Kushner’s emails provide yet further indication of the attention granted to private companies that were looking to play a role in the government’s pandemic response. On April 4, Rob Moran, the president of ATOR Labs, told Kushner that his company had developed an emergency ventilator and was filing for emergency use authorization from the FDA.
“We have been closely following the Trump administration, and know that you are a key figure in the Federal response to this pandemic,” Moran wrote. “With a sliver of Federal resources, we would exponentially increase our production to match the exponential rise of the COVID-19 virus.” The company’s ventilator also does not appear to have received FDA approval.
That same week, Kelly Craft, then the U.S. ambassador to the United Nations, forwarded Kushner an email from someone named Joe Montgomery, who wrote: “One of my companies is working with [the Organization for Poverty Alleviation and Development] on a drinking water initiative.
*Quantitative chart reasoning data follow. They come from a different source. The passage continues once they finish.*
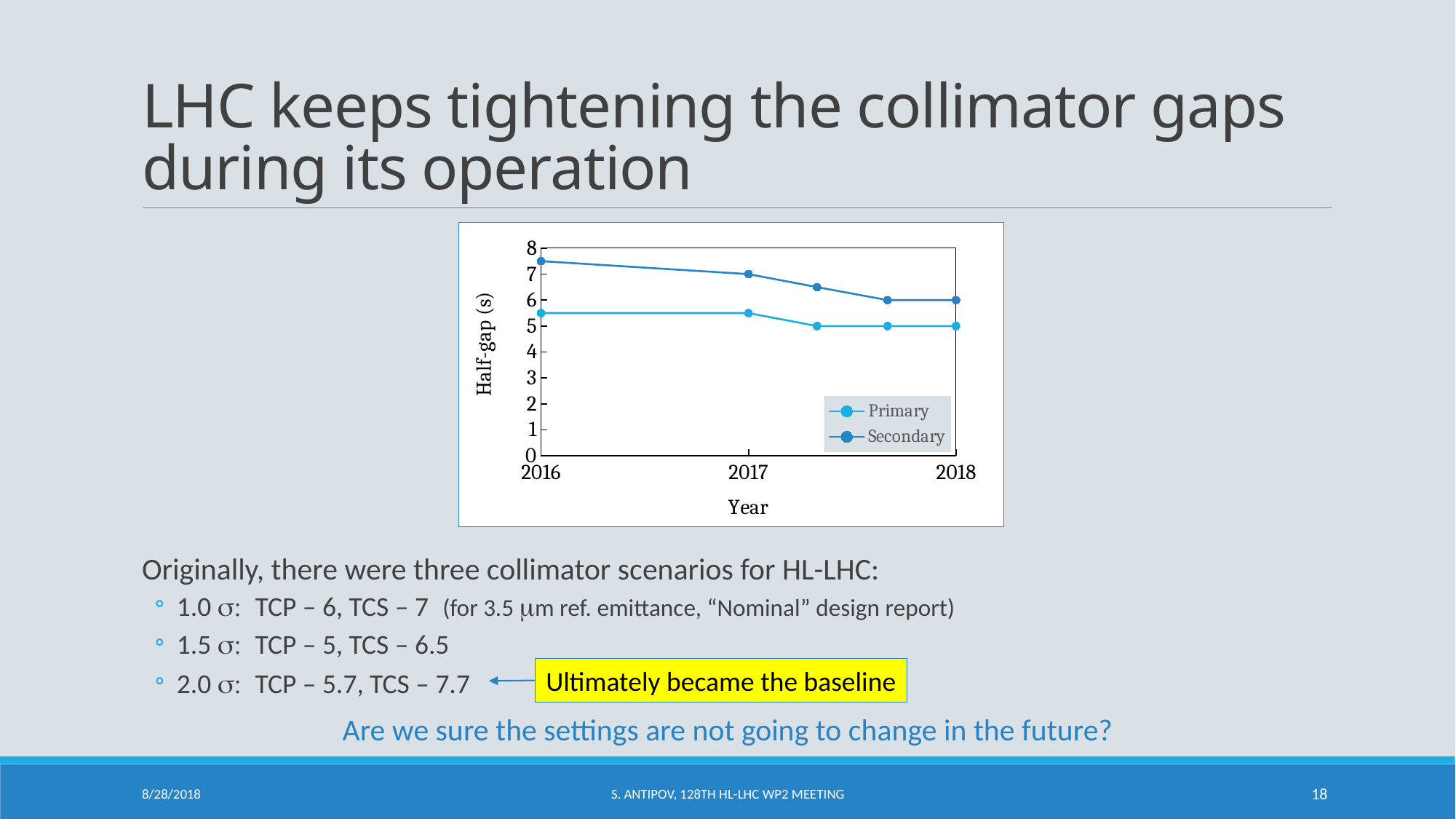
What is the label of the y axis? Half-gap (σ) What are the two series named in the legend? Primary and Secondary What is the Secondary half-gap value at 2018? 6 Do the Secondary half-gap values rise or fall from 2016 to 2018? fall How many series does the legend list? 2 Is the Primary half-gap value at 2016 greater or less than 5? greater What kind of chart is shown on the slide? line chart How many data points are plotted for the Secondary series? 5 What is the Secondary half-gap value at 2017? 7 What is the Primary half-gap value at 2018? 5 Which series has the larger half-gap at 2016, Primary or Secondary? Secondary Is the Secondary half-gap value at 2016 greater or less than 7? greater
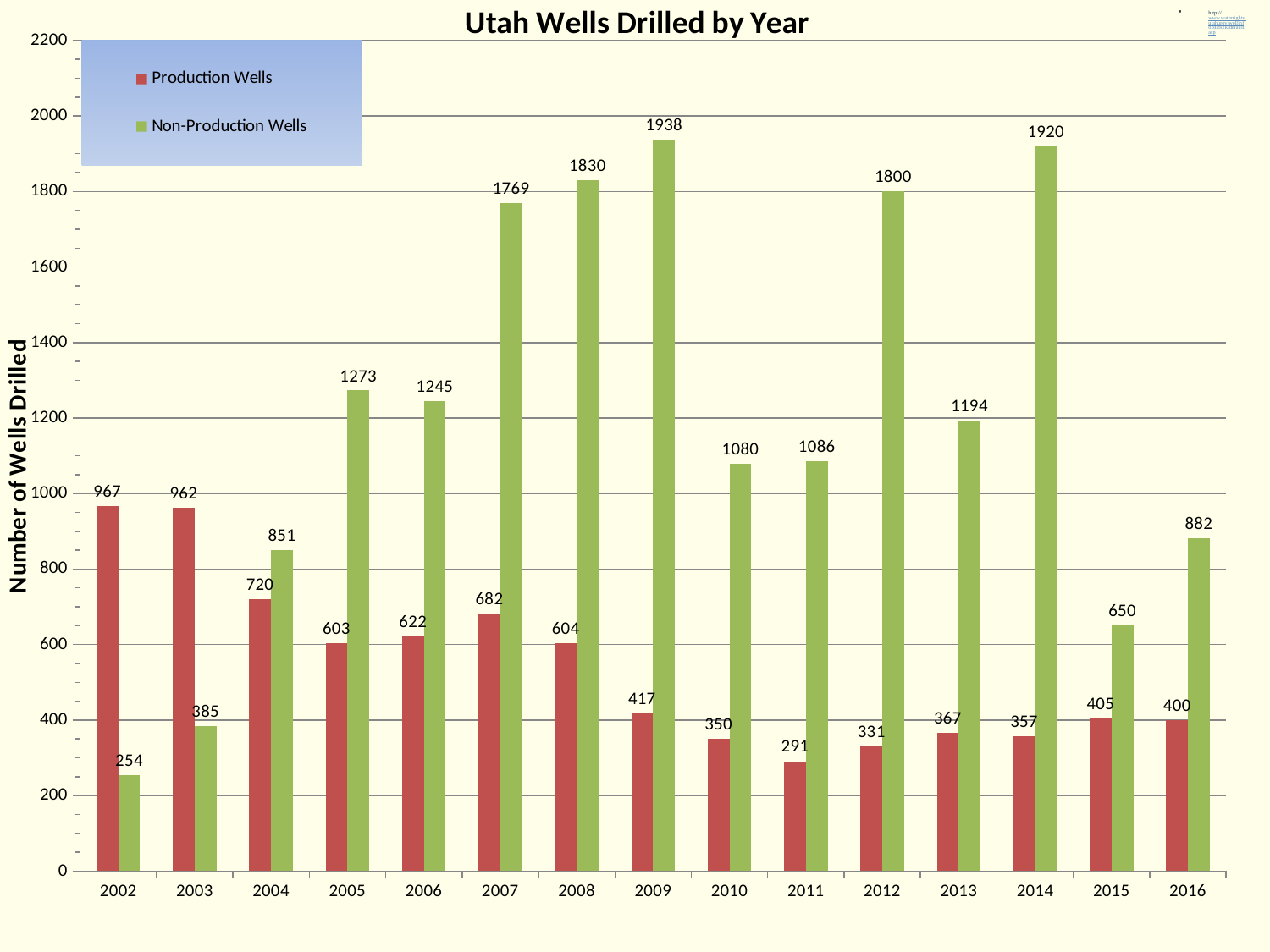
Which year has the highest number of Non-Production Wells? 2009 How many years are shown on the x axis? 15 Do the Production Wells values generally rise or fall from 2002 to 2011? Fall What kind of chart is shown on the slide? Bar chart Which year has the lowest number of Production Wells? 2011 Which is larger in 2003: Production Wells or Non-Production Wells? Production Wells How many series does the legend list? 2 What is the number of Production Wells drilled in 2002? 967 What is the title of the chart? Utah Wells Drilled by Year Is the value for Non-Production Wells in 2012 greater or less than 1600? greater What is the number of Non-Production Wells drilled in 2014? 1920 What is the difference between Non-Production Wells and Production Wells in 2008? 1226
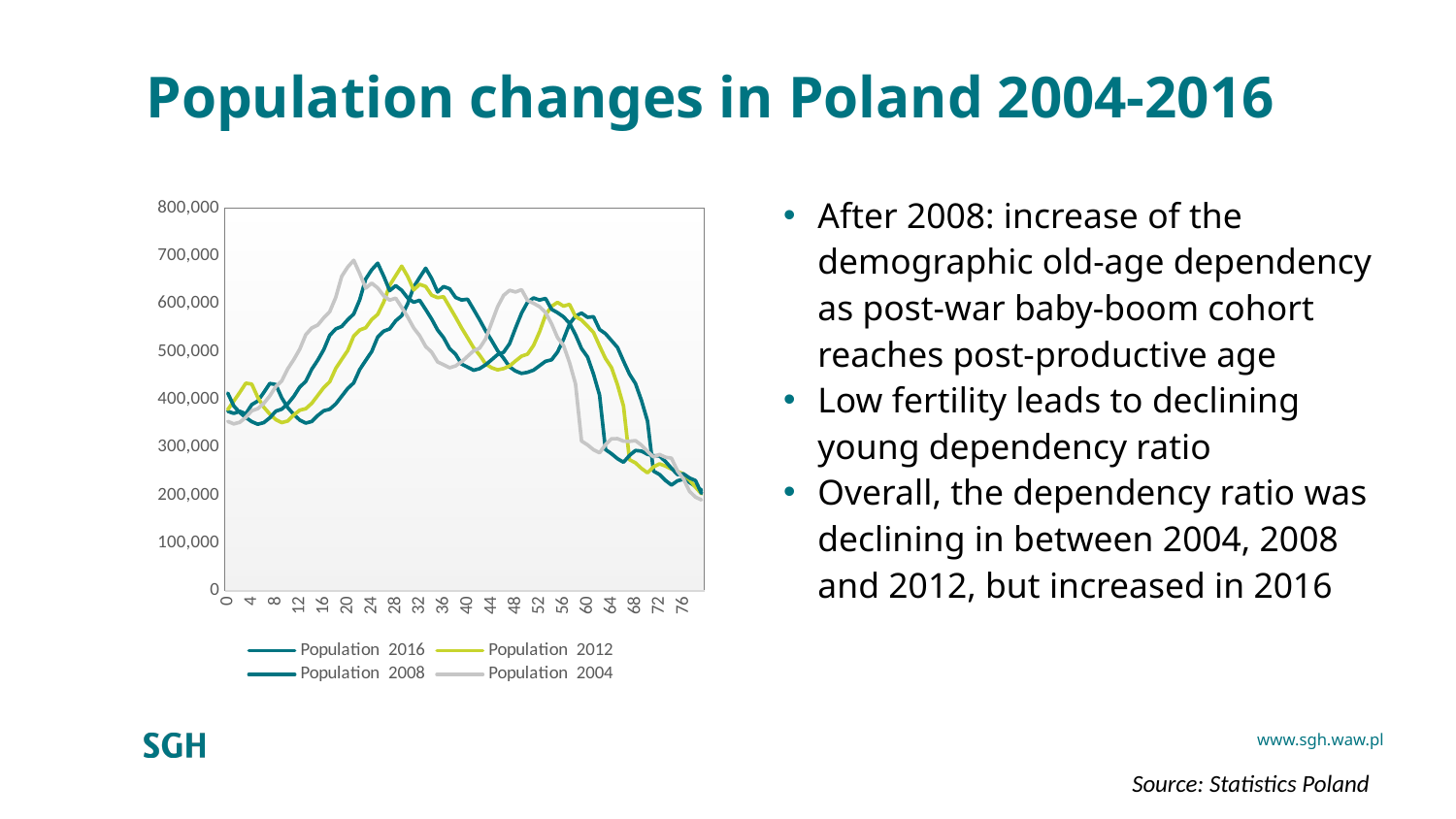
What kind of chart is shown on the slide? line chart How many series does the chart legend list? 4 Which series has the highest value at age 20? Population 2004 Which series is shown in grey in the chart legend? Population 2004 Is the value for Population 2016 at age 76 greater or less than 300,000? less Is the value for Population 2004 at age 20 greater or less than 600,000? greater Is the value for Population 2004 at age 60 greater or less than 400,000? less Which series has the lowest value at age 20? Population 2016 What is the highest value labelled on the vertical axis of the chart? 800,000 Do the values for Population 2004 rise or fall between age 60 and age 76? fall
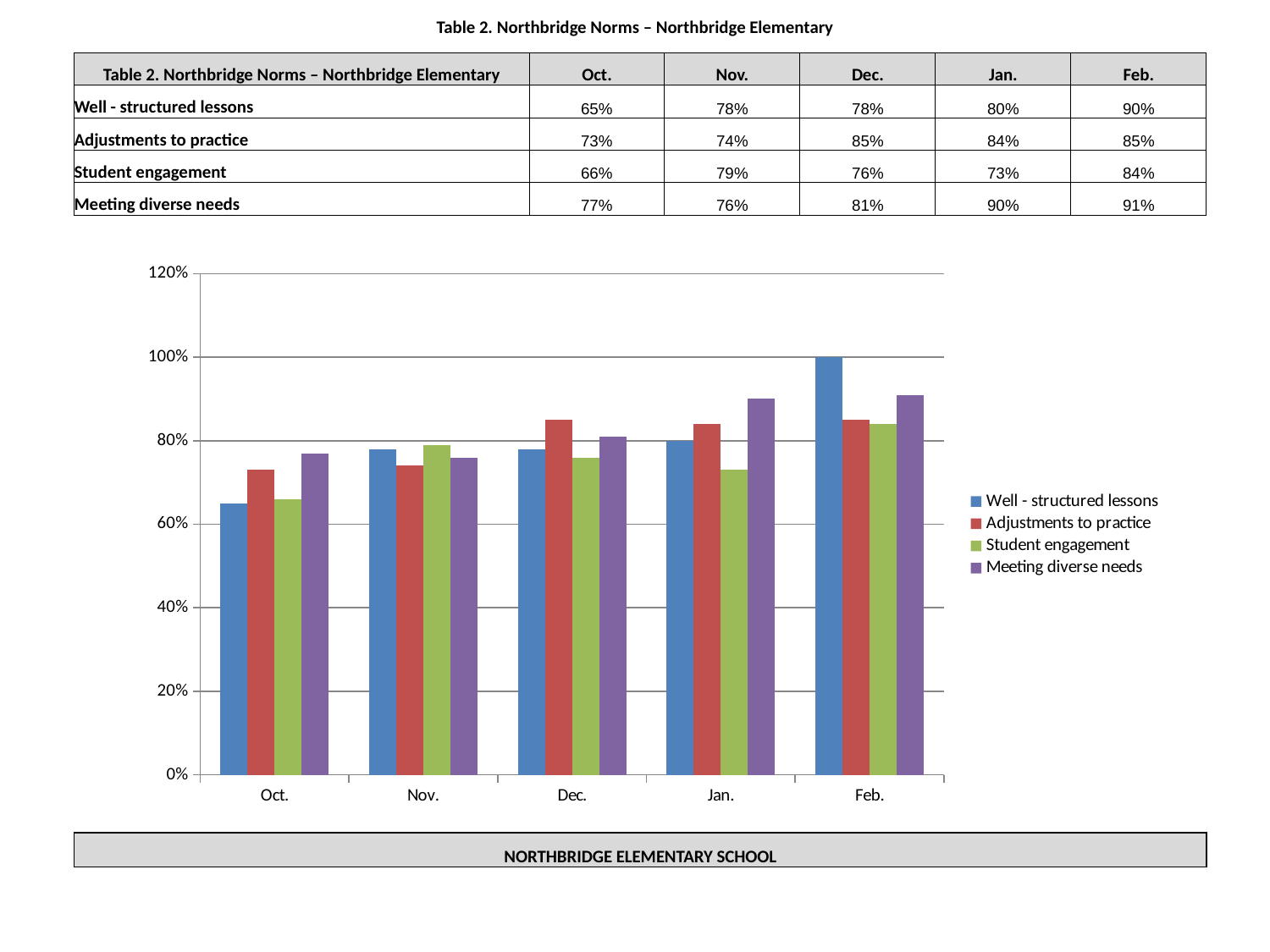
Using the table values, what is the difference between Meeting diverse needs in Jan. and in Oct.? 13 percentage points Does the Meeting diverse needs series rise or fall from Dec. to Feb.? Rises How many months are shown along the x axis of the chart? 5 In Jan., which is larger in the chart: Meeting diverse needs or Student engagement? Meeting diverse needs In the chart, is the value for Meeting diverse needs in Feb. greater or less than 80%? greater What kind of chart is shown below the table? Bar chart How many series does the chart's legend list? 4 In the chart, is the value for Well - structured lessons in Feb. greater or less than 80%? greater In the chart, is the value for Well - structured lessons in Oct. greater or less than 80%? less In which month is the Well - structured lessons bar lowest? Oct. In which month is the Meeting diverse needs bar highest? Feb. According to the table, what is the value for Adjustments to practice in Dec.? 85%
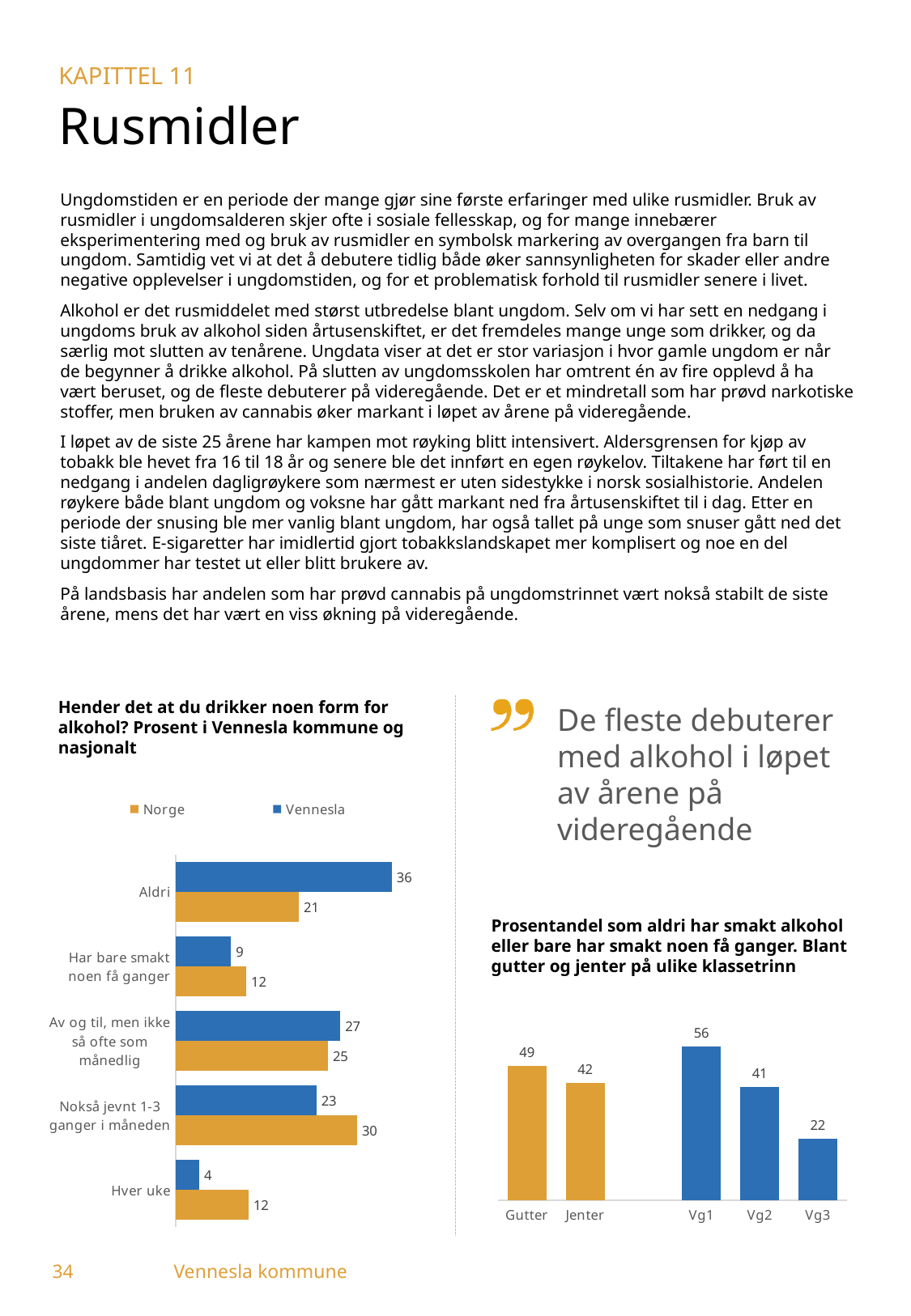
In the chart 'Prosentandel som aldri har smakt alkohol eller bare har smakt noen få ganger', which category has the lowest value? Vg3 In the chart 'Prosentandel som aldri har smakt alkohol eller bare har smakt noen få ganger', what is the value for Vg1? 56 In the chart 'Hender det at du drikker noen form for alkohol?', how many series does the legend list? 2 In the chart 'Hender det at du drikker noen form for alkohol?', what is the difference between Vennesla and Norge in the 'Aldri' category? 15 In the chart 'Prosentandel som aldri har smakt alkohol eller bare har smakt noen få ganger', what is the difference between Gutter and Jenter? 7 In the chart 'Hender det at du drikker noen form for alkohol?', what is the value for Vennesla in the 'Aldri' category? 36 What kind of chart is 'Hender det at du drikker noen form for alkohol?'? Bar chart In the chart 'Hender det at du drikker noen form for alkohol?', which is larger in the 'Nokså jevnt 1-3 ganger i måneden' category, Norge or Vennesla? Norge In the chart 'Hender det at du drikker noen form for alkohol?', what is the value for Norge in the 'Hver uke' category? 12 In the chart 'Hender det at du drikker noen form for alkohol?', how many categories are shown? 5 In the chart 'Prosentandel som aldri har smakt alkohol eller bare har smakt noen få ganger', do the values rise or fall from Vg1 to Vg3? Fall In the chart 'Hender det at du drikker noen form for alkohol?', which category has the lowest value for Vennesla? Hver uke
One of our suppliers has several million certified N95 masks. Thought you could help me get to the right federal contact.” Kushner forwarded the message to Rear Adm. John Polowczyk, who at the time was leading efforts to improve the medical supply chain as a member of the White House Coronavirus Task Force.
Finally, American Oversight also obtained communications from the weeks before the pandemic fully took hold in the United States, including early communications about the development of Covid-19 vaccines. These include a Feb. 14, 2020, email from Wellington Sun, the head of vaccine and regulatory affairs at Moderna, who wrote to Assistant HHS Secretary Robert Kadlec to say that Moderna was in a position to make a vaccine but needed “the full support of the U.S. Government.” Sun asked, “Would you be receptive to a meeting with the senior management of Moderna to discuss our capabilities and how we can contribute to a vaccine that can offer protection of the U.S. and possibly beyond?” On Feb. 24, Kadlec confirmed a meeting.